Explosives experts disarmed a powerful homemade bomb yesterday in a southern Philippine city that has been a target of attacks blamed on al-Qaeda-linked militants and extortion gangs.
The bomb, rigged from an 81mm mortar shell, was found hidden in a cigarette carton outside an auto repair shop at dawn yesterday in Cotabato City.
A security guard from a nearby gasoline station called police to report the suspicious box, said Cotabato police chief Senior Superintendent Willie Dangane.
The improvised explosive device may have been intended for another area, but because of heavy police and military presence around the city, the would-be bomber may have abandoned it to avoid detection, Dangane said.
Security officials have said such mortar bombs are typically used by the al-Qaeda-linked Abu Sayyaf group and the Indonesian-based terror network Jemaah Islamiyah.
Officials have thrown a tight security net around the city ahead of a large gathering tomorrow for a "state of the region" speech by Governor Zaldy Ampatuan of the autonomous Muslim region in the southern Philippines.
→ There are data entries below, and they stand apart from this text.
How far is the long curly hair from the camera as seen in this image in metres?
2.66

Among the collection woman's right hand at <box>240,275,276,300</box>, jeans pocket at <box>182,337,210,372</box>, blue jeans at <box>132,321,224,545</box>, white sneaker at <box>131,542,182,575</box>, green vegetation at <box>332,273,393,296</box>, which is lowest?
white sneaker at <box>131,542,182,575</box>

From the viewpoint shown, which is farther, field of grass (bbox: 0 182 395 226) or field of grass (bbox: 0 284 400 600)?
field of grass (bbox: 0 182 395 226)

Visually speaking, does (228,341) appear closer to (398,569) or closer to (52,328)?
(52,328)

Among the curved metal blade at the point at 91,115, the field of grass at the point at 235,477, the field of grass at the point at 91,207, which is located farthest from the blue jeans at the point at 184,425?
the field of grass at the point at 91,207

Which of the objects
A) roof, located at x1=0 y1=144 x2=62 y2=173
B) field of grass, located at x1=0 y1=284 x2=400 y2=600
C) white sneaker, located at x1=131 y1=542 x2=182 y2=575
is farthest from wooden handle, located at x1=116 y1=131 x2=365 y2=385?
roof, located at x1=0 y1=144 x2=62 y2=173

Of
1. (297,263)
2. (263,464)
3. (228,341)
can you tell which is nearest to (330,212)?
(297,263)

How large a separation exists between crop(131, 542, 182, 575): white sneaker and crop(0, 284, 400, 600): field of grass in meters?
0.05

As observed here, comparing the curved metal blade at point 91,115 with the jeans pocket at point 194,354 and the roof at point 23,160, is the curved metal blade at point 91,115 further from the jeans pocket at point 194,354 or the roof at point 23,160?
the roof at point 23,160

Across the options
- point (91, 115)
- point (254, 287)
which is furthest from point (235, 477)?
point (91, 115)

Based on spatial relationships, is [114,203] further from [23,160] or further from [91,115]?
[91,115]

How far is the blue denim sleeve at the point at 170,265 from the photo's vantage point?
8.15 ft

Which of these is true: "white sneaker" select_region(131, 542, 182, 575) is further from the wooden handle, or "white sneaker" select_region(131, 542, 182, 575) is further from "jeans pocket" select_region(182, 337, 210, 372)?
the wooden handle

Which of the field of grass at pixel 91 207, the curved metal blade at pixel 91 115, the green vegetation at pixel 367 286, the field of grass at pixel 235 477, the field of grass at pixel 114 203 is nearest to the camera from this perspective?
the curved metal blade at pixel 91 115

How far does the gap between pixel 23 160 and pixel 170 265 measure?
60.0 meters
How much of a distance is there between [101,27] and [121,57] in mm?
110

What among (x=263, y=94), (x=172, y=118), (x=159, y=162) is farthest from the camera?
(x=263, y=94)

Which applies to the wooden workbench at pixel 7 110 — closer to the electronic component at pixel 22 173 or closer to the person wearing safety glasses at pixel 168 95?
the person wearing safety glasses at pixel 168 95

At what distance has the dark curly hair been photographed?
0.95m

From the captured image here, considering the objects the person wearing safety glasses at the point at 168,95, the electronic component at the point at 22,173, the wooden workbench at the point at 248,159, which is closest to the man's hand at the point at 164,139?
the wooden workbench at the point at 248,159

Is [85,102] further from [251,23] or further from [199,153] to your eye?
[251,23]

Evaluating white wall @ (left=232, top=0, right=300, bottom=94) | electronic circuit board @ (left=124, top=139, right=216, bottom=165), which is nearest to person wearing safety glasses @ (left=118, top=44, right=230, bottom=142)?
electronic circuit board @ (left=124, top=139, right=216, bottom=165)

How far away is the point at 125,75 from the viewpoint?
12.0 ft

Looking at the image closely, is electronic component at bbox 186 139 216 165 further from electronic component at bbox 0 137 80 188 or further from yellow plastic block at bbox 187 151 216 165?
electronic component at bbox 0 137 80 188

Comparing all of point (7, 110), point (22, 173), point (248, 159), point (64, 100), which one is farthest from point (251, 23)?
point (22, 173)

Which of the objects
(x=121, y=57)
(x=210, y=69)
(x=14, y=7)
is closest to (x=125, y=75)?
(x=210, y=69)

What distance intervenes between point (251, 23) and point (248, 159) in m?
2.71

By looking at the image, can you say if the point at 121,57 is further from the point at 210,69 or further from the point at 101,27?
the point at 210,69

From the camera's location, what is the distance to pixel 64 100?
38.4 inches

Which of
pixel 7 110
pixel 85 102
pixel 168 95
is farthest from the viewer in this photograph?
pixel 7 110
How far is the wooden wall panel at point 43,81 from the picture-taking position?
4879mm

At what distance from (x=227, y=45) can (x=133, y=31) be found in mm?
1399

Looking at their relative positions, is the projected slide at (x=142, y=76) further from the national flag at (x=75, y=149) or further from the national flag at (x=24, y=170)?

Dangane said the guard noticed the box early in the morning and called police several hours later when no one collected it.
Members of an army bomb squad found a digital watch timer attached to the bomb, which they dragged to the middle of the road. It was unclear when it was set to go off.
The squad, using blasting caps, tried twice to force a detonation at the site, but the bomb failed to go off. It was later taken away by the soldiers.
Dangane said police have no immediate suspects.
Earlier this year, bombs made from mortar shells killed one person and wounded seven others in two separate explosions in the city.